**Brano di testo**:
La consapevolezza di vivere/sentire in modo soggettivo un mondo solo in parte oggettivo, in quale abisso di solitudine può condurre? E il contemplativo conosce la solitudine?
La consapevolezza focalizzata sul sentire dà luogo all’esperienza della solitudine? Non direi. La solitudine sorge dall’identificazione col divenire, da una lettura e interpretazione di sé relativamente al mondo e agli altri.
L’essere consapevoli del personale sentire e di ciò che questo genera nel divenire riempie di responsabilità ma non genera solitudine per la ragione, piuttosto semplice, che la consapevolezza di sentire è consapevolezza di una unità nella molteplicità. Ciononostante il contemplativo può conoscere flash, stati di solitudine, ad esempio conseguenti a una difficoltà di condivisione e comunicazione dei suoi vissuti.

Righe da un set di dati
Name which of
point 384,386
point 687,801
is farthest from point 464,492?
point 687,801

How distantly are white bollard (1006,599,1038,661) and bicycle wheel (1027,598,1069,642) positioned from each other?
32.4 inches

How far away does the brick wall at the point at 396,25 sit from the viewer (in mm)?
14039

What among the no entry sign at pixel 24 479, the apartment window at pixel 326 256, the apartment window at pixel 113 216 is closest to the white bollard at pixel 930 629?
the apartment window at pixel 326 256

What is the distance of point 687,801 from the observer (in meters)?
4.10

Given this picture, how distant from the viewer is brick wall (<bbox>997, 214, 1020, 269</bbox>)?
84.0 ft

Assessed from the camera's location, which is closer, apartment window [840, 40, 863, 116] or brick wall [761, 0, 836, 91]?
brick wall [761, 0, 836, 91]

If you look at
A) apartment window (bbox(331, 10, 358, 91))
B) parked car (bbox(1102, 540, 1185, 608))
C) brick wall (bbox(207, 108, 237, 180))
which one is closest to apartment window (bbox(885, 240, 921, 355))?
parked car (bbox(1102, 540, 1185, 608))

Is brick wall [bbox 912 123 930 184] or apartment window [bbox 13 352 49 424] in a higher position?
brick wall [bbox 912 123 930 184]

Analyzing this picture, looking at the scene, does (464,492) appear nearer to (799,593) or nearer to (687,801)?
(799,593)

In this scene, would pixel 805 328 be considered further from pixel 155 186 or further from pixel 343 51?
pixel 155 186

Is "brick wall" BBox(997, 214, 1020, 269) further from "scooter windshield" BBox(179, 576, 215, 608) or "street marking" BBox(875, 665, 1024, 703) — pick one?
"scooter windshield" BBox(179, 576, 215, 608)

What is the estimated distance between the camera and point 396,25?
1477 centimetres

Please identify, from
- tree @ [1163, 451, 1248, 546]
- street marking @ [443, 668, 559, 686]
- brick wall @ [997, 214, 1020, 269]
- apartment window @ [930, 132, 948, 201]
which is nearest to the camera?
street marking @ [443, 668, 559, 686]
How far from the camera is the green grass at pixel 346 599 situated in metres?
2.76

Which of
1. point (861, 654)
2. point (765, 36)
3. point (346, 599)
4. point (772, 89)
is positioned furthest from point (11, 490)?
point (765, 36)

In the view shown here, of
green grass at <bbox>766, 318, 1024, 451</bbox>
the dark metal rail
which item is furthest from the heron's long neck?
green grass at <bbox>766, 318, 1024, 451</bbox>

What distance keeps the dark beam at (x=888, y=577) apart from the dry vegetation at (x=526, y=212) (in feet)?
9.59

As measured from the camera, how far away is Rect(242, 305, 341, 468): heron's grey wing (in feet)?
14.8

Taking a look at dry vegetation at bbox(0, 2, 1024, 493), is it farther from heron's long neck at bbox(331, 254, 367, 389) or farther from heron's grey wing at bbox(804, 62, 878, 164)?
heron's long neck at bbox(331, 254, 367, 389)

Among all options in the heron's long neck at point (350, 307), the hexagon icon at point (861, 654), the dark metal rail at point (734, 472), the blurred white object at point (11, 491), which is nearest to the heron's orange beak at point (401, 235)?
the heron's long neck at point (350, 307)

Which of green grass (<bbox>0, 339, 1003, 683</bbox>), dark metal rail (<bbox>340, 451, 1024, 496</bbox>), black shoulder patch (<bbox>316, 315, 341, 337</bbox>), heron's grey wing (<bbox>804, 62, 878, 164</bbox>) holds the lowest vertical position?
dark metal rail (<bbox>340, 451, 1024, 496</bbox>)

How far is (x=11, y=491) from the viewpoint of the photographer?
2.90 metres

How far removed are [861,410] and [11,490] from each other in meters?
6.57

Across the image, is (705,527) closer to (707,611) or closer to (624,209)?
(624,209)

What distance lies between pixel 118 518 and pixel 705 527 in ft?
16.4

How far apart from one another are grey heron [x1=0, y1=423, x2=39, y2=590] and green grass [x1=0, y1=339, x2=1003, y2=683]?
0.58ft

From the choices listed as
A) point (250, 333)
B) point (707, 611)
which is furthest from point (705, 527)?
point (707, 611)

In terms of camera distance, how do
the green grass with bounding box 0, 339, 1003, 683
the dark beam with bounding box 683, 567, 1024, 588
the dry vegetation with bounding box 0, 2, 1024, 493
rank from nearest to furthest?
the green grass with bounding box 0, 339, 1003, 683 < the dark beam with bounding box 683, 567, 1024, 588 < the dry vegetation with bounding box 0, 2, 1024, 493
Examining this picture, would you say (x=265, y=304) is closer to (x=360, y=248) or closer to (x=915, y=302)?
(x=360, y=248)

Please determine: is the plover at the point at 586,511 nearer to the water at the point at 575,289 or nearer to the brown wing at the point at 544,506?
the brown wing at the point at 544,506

**Problemi e compiti**:
1 > Secondo il brano sulla solitudine del contemplativo, da che cosa sorge la solitudine?
2 > Ricopia senza alcuna modifica le voci dalla prima riga fino alla riga che contiene "32.4 inches", inclusa quest'ultima.

**Risultati dei compiti**:
1 > Dall'identificazione col divenire, da una lettura e interpretazione di sé relativamente al mondo e agli altri.

2 >
Name which of
point 384,386
point 687,801
is farthest from point 464,492?
point 687,801

How distantly are white bollard (1006,599,1038,661) and bicycle wheel (1027,598,1069,642) positioned from each other?
32.4 inches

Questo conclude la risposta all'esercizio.